PROBLEM DESCRIPTION> Print the whole listing below verbatim, omitting the pictures.

- - - - -

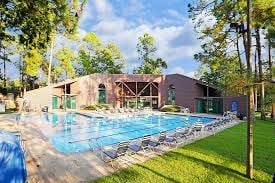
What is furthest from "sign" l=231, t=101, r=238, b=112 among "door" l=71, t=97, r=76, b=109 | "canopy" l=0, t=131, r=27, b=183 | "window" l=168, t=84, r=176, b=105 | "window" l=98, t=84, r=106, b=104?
"canopy" l=0, t=131, r=27, b=183

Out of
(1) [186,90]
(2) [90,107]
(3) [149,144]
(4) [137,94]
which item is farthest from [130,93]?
(3) [149,144]

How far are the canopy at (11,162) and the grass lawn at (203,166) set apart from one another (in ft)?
6.80

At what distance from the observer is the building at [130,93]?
34.2 m

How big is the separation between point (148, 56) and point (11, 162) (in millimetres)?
42953

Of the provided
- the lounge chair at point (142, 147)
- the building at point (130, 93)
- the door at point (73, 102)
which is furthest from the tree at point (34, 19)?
the door at point (73, 102)

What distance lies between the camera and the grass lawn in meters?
7.87

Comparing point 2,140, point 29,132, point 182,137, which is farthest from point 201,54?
point 2,140

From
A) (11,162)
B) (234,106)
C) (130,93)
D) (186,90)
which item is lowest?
(11,162)

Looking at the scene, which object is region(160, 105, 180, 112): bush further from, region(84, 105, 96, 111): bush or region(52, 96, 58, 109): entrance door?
region(52, 96, 58, 109): entrance door

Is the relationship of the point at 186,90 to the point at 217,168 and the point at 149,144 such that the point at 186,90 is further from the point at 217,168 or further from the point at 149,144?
the point at 217,168

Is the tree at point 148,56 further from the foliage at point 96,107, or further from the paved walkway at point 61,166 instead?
the paved walkway at point 61,166

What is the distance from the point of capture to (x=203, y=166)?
896cm

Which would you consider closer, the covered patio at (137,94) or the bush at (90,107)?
the bush at (90,107)

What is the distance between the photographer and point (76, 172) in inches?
333
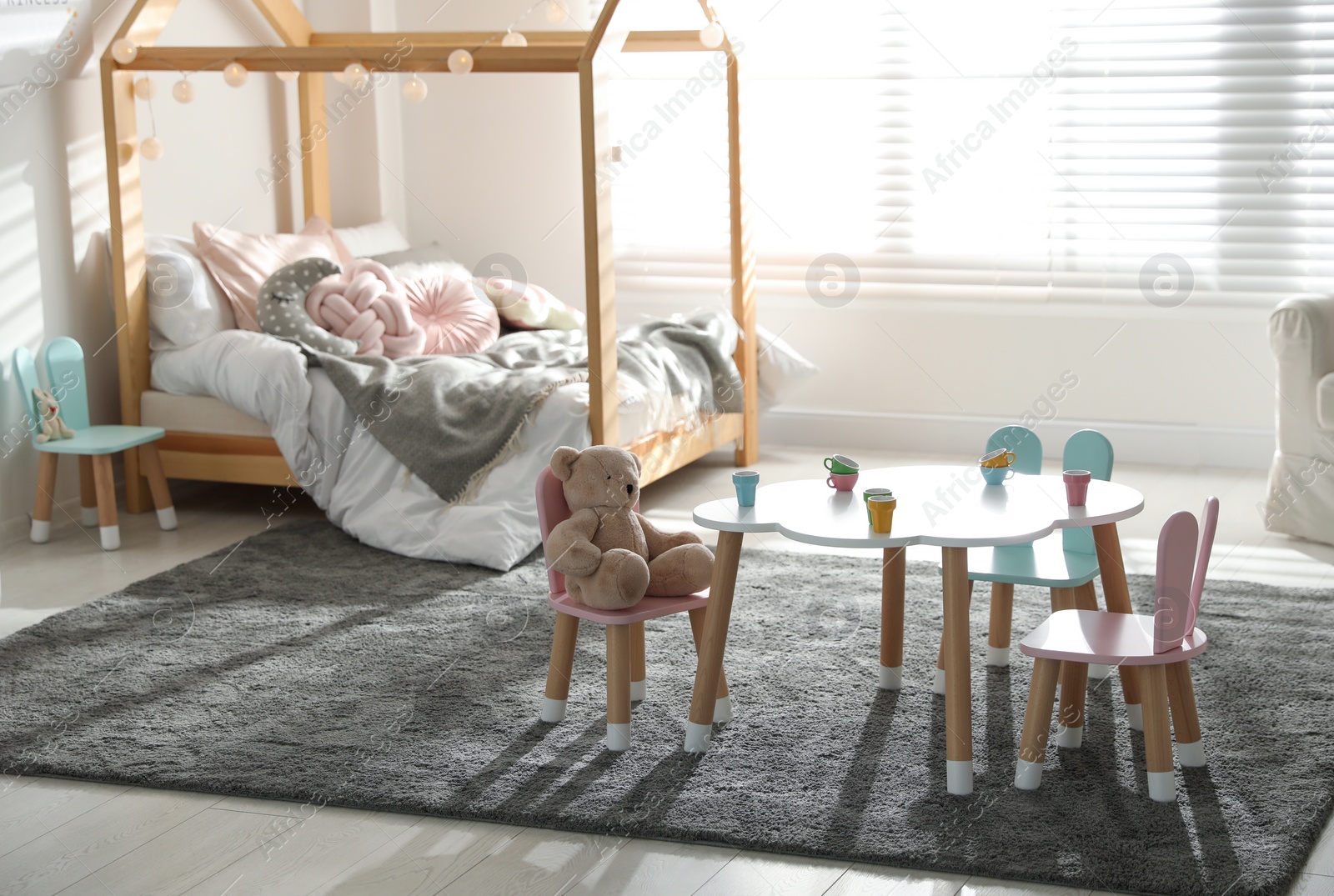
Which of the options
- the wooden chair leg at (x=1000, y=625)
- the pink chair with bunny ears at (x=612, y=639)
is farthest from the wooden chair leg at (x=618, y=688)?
the wooden chair leg at (x=1000, y=625)

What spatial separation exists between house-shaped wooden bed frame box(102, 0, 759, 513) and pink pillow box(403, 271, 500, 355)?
2.14 ft

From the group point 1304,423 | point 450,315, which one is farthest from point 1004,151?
point 450,315

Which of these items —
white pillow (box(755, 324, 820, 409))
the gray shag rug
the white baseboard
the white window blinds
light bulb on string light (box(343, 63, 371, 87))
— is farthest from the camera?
white pillow (box(755, 324, 820, 409))

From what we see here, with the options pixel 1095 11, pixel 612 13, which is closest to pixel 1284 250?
pixel 1095 11

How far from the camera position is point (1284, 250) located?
4.37 metres

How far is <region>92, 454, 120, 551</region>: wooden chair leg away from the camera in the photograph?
3.63 m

- - - - -

REPLY TO THE TASK>
What is furthest from "sign" l=231, t=101, r=238, b=112 among "door" l=71, t=97, r=76, b=109 | "canopy" l=0, t=131, r=27, b=183 | "window" l=168, t=84, r=176, b=105 | "window" l=98, t=84, r=106, b=104?
"canopy" l=0, t=131, r=27, b=183

Out of
(1) [186,90]
(2) [90,107]
(3) [149,144]
(4) [137,94]
which item is farthest from [130,93]?
(3) [149,144]

How far are the canopy at (11,162) and the grass lawn at (203,166) set apart from one another (in ft)?
6.80

At what distance from the observer is the building at [130,93]?
34.2 m

How big is the separation between point (148, 56) and point (11, 162) (in millimetres)?
42953

Of the provided
- the lounge chair at point (142, 147)
- the building at point (130, 93)
- the door at point (73, 102)
which is furthest from the tree at point (34, 19)?
the door at point (73, 102)

What distance lies between the camera and the grass lawn in meters?
7.87

Comparing point 2,140, point 29,132, point 182,137, which is farthest from point 201,54?
point 2,140

From
A) (11,162)
B) (234,106)
C) (130,93)
D) (186,90)
which item is lowest?
(11,162)

Looking at the scene, which object is region(160, 105, 180, 112): bush further from, region(84, 105, 96, 111): bush or region(52, 96, 58, 109): entrance door?
region(52, 96, 58, 109): entrance door

Is the relationship of the point at 186,90 to the point at 217,168 and the point at 149,144 such that the point at 186,90 is further from the point at 217,168 or further from the point at 149,144?
the point at 217,168

Is the tree at point 148,56 further from the foliage at point 96,107, or further from the paved walkway at point 61,166 instead?
the paved walkway at point 61,166

What is the distance from the point of capture to (x=203, y=166)?
896cm

Which would you consider closer, the covered patio at (137,94) or the bush at (90,107)?
the bush at (90,107)

What is the distance between the photographer and point (76, 172) in inches?
333
Which of the options
- the wooden chair leg at (x=1000, y=625)
- the pink chair with bunny ears at (x=612, y=639)
is farthest from the wooden chair leg at (x=618, y=688)?
the wooden chair leg at (x=1000, y=625)

What spatial separation exists between house-shaped wooden bed frame box(102, 0, 759, 513) and pink pillow box(403, 271, 500, 355)?
2.14 ft

From the group point 1304,423 | point 450,315, which one is farthest from point 1004,151?
point 450,315

Which of these items —
white pillow (box(755, 324, 820, 409))
the gray shag rug
the white baseboard
the white window blinds
light bulb on string light (box(343, 63, 371, 87))
— is farthest from the camera?
white pillow (box(755, 324, 820, 409))

From what we see here, with the options pixel 1095 11, pixel 612 13, which is closest to pixel 1284 250?
pixel 1095 11

How far from the camera position is point (1284, 250) located?
4.37 metres

How far is <region>92, 454, 120, 551</region>: wooden chair leg away from the camera in the photograph?
3.63 m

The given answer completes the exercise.